Seeking is much easier when you can pick any random location and have all the data right there ready to use, and you don't have to backtrack and try to recreate things from previous frames.
Isn't a lot of that related to how the video is encoded/decoded though? I have only a basic understanding of how it works through working with video (not developing or tweaking actual codecs) but when I'm doing VJ-type stuff in Resolume (for example) I use a setup where all clips are encoded with a keyframe every frame. It makes for some huge clips but I can scrub or jump around or manipulate clips with no delay at all.
On the opposite end you've got streaming video or even many common formats and settings for ripped/downloaded video. Those do a keyframe every (x) frames and then between keyframes the file only contains the data for changes to the keyframe. This gets you smaller files so your downloads are quicker and your streams look nicer while using less bandwidth.
I know there's a lot more to it but at least with locally stored files, I thought it mostly had to do with keyframes. With streaming I'd imagine it's related more to how the stream is managed to download in chunks and maximize quality versus bandwidth (rather than focusing on quick scrubbing or quick access to random points of the video).
I'm interested in this stuff so if there's something I'm missing or flat-out wrong about, feel free to educate me.
Oh I'm not a subject matter expert on video compression.

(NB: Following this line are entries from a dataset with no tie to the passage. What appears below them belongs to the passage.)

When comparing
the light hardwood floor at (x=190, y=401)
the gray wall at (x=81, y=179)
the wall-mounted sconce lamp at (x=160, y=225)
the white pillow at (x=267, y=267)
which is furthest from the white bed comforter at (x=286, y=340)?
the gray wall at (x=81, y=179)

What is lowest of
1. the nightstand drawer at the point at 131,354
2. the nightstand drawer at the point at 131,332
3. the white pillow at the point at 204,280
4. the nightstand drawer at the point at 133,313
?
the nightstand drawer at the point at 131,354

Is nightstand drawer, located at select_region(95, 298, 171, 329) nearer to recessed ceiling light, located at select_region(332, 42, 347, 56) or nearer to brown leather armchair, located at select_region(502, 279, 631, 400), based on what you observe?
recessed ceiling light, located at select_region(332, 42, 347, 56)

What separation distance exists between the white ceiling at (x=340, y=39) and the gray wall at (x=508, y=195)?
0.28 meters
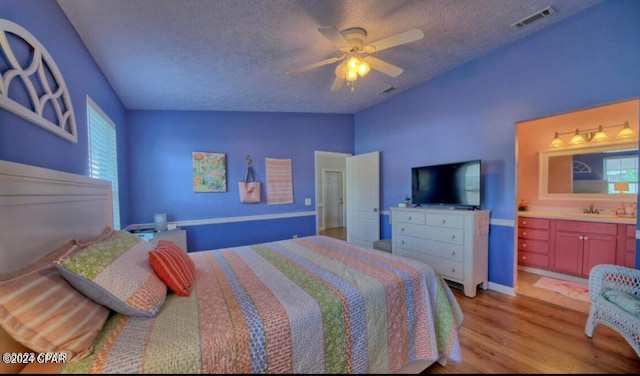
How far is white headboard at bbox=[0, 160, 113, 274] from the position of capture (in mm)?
924

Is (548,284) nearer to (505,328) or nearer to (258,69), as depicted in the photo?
(505,328)

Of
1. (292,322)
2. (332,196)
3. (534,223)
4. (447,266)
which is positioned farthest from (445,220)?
(332,196)

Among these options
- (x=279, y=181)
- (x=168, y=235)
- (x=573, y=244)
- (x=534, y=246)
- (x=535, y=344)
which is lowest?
(x=535, y=344)

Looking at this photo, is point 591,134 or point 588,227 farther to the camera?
point 591,134

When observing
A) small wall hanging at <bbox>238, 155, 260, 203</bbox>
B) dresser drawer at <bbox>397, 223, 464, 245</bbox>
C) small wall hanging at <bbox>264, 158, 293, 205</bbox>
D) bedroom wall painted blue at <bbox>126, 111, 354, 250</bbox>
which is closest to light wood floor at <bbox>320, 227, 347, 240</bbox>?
bedroom wall painted blue at <bbox>126, 111, 354, 250</bbox>

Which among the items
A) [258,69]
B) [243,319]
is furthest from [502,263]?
[258,69]

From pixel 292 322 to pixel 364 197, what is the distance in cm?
343

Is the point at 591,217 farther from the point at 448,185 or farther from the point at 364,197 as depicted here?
the point at 364,197

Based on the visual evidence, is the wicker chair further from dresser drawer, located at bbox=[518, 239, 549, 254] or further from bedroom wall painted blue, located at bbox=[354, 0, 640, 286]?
dresser drawer, located at bbox=[518, 239, 549, 254]

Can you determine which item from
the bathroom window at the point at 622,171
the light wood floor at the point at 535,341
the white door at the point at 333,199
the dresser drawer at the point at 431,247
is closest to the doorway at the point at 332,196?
the white door at the point at 333,199

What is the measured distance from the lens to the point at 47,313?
32.4 inches

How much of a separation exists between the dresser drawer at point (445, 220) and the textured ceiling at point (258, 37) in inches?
71.5

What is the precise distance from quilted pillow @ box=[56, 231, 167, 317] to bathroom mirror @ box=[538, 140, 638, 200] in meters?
4.86

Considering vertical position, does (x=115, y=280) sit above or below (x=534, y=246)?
above
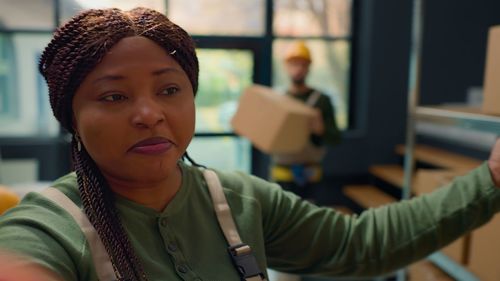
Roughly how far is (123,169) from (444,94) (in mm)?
3867

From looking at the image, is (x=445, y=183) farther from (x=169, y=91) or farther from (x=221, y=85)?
(x=221, y=85)

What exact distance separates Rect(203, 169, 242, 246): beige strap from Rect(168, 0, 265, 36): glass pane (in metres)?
3.11

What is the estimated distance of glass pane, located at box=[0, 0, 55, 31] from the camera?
3.53 meters

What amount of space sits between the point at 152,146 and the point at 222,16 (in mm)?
3338

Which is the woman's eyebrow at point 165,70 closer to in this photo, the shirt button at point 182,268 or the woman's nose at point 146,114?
the woman's nose at point 146,114

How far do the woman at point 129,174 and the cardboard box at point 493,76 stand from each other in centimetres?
76

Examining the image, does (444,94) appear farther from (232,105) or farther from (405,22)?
(232,105)

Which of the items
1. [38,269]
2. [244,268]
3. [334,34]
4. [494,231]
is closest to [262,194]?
[244,268]

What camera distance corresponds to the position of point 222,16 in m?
3.90

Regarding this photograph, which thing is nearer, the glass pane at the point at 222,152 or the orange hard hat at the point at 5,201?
the orange hard hat at the point at 5,201

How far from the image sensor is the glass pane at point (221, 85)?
3.94 m

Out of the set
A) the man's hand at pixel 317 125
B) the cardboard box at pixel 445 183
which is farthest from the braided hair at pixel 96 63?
the man's hand at pixel 317 125

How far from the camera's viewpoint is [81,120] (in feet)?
2.38

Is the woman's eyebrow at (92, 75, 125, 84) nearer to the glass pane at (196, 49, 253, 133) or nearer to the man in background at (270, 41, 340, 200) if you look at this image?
the man in background at (270, 41, 340, 200)
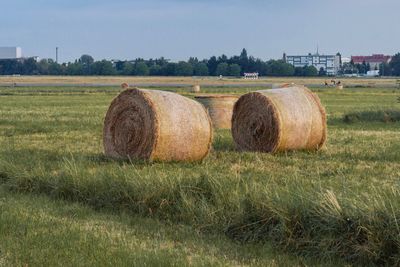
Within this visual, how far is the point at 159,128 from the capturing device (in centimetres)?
1207

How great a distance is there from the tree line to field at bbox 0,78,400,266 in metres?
138

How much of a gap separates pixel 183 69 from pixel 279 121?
446 ft

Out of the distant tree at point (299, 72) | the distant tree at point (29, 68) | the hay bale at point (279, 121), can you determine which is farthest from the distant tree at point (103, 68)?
the hay bale at point (279, 121)

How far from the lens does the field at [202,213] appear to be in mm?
6488

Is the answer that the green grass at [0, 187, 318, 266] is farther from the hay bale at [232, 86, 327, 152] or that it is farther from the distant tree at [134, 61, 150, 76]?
the distant tree at [134, 61, 150, 76]

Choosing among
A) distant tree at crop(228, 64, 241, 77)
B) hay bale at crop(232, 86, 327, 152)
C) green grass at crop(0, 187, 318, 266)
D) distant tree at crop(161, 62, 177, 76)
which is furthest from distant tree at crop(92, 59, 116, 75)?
green grass at crop(0, 187, 318, 266)

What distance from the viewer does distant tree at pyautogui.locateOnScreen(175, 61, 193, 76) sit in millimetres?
149000

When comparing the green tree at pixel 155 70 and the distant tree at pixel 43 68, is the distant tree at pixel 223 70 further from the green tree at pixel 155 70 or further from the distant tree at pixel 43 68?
the distant tree at pixel 43 68

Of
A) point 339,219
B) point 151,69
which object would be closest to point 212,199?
point 339,219

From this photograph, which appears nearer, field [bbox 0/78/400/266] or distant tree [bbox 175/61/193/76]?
field [bbox 0/78/400/266]

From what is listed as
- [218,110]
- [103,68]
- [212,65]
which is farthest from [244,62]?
[218,110]

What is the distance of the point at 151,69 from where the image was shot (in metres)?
152

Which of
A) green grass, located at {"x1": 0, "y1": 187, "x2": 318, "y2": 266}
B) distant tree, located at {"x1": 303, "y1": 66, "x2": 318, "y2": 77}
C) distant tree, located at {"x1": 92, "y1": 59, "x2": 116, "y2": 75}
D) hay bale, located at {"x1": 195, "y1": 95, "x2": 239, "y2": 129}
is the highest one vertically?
distant tree, located at {"x1": 92, "y1": 59, "x2": 116, "y2": 75}

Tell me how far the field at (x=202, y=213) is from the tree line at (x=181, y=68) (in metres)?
138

I just know the difference between using a general-purpose CPU and the ASIC version of decoders is huge. It's why you have all these weak, low-power SOC's that can do 720/1080p etc. That's the hardware acceleration.
I doubt it's designed for the random access I'm describing, though. So, one for that might solve the problem. Might also need to be integrated with a good, storage subsystem if that causes any difficulties. Cool, though, that yours lets people jump around at will. :)
> Note: I do like how, even with errors, it still takes under 20 seconds for me to get to any random part of the vid. That's an improvement over the rewind/fast-forward speeds. :)
Don't forget not having to rewind after watching/before watching. Glad that whole class of annoyance is gone, much more annoying than poor random access :)
"Note: I do like how, even with errors, it still takes under 20 seconds for me to get to any random part of the vid. That's an improvement over the rewind/fast-forward speeds. :)"
I know man. It's a semi-joking and semi-serious post where I point that people step from one mental, model (reliable/p2p/digital) to another (lossy/continuous/analog) to come up with a good solution to a problem. In this case, kind of reinventing one but with a medium that has plenty of cheap HW supporting it. It's technically digital but most like analog for the average person's experience with the attributes.
Not electricity but analog circuits. Many people think they have one or the other while they have a mix of both leaning heavily toward digital. So many misconceptions about the topic.